----- KUTIPAN PILIHAN -----

Kuberikan yang Terbaik Untuk-Mu

(MAGIS JCAP 2015 Committee)

(All facilitator learned the Ignatian Modul together)

(My Peregrination with the team. We did it in Rosa Mestika!)

(MAGIS JCAP 2015 Committee)

(Me and my sharing group)


            I’ll try my best. Aku coba melakukan yang terbaik untuk-Mu. Kalimat ini begitu menggema didalam kepalaku sejak pengalaman peregrinasi yang kedua kalinya aku alami. Selama duduk dibangku kuliah, aku mengikuti sebuah Komunitas Orang Muda Katolik yang belajar Spiritualitas Ignasian dibawah bimbingan para Romo-romo Jesuit, Komunitas itu adalah Komunitas Magis. Suatu ketika, bulan Desember 2015 yang lalu, aku dimintai bantuan oleh Romo Moderator Komunitas Magis untuk menjadi fasilitator dalam sebuah acara Magis terbesar pada tahun itu yakni Magis JCAP (Jesuit Conference Asia Pasific). Disana, tugas fasilitator adalah mendampingi para peserta Magis Luar Negeri yang datang dari negara-negara di Asia Pasific (Thailand, Korea Selatan, Timor Leste, China-Taiwan, China-Macau, Myanmar). Acara berlangsung pada tanggal 26 Desember 2015-3 Januari 2016 di Omah Petroek, Karangklethak, Yogyakarta.

-----

> SOAL LATIHAN
**1)** Tuliskan kembali bagian kutipan mulai dari "Kuberikan yang Terbaik" sampai dengan "my sharing group)".
**2)** Rangkumlah kutipan tersebut dalam dua kalimat.
Baris-baris data di bawah ini tidak perlu digunakan.

----- DATA YANG DITAMPILKAN -----

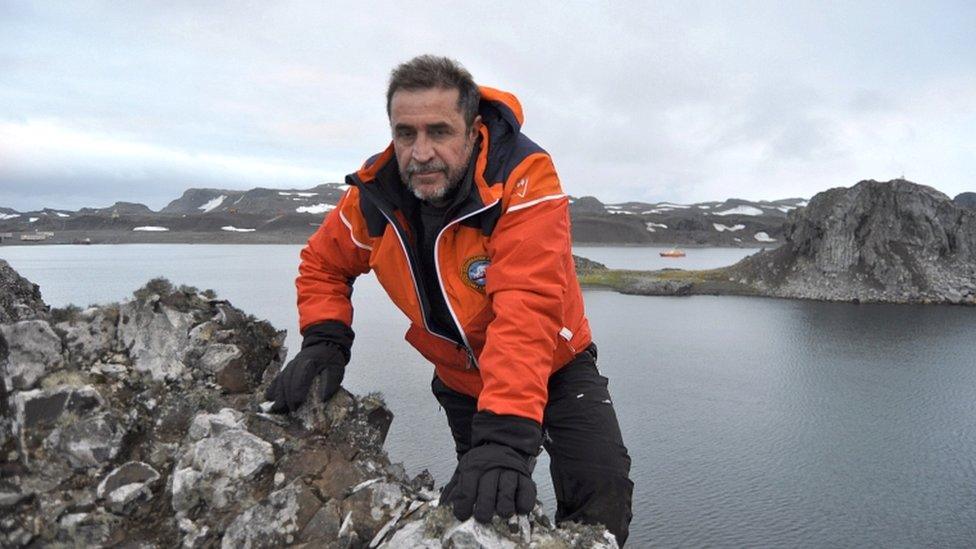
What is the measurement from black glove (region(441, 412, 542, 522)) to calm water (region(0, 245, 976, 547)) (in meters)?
7.38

-----

> JAWABAN TIAP SOAL
**1)**
Kuberikan yang Terbaik Untuk-Mu

(MAGIS JCAP 2015 Committee)

(All facilitator learned the Ignatian Modul together)

(My Peregrination with the team. We did it in Rosa Mestika!)

(MAGIS JCAP 2015 Committee)

(Me and my sharing group)

**2)** Semasa kuliah, penulis mengikuti Komunitas Magis, komunitas orang muda Katolik yang belajar Spiritualitas Ignasian di bawah bimbingan para Romo Jesuit. Pada Desember 2015, penulis diminta Romo Moderator menjadi fasilitator Magis JCAP, yaitu mendampingi peserta dari negara-negara Asia Pasifik dalam acara yang berlangsung pada 26 Desember 2015–3 Januari 2016 di Omah Petroek, Karangklethak, Yogyakarta.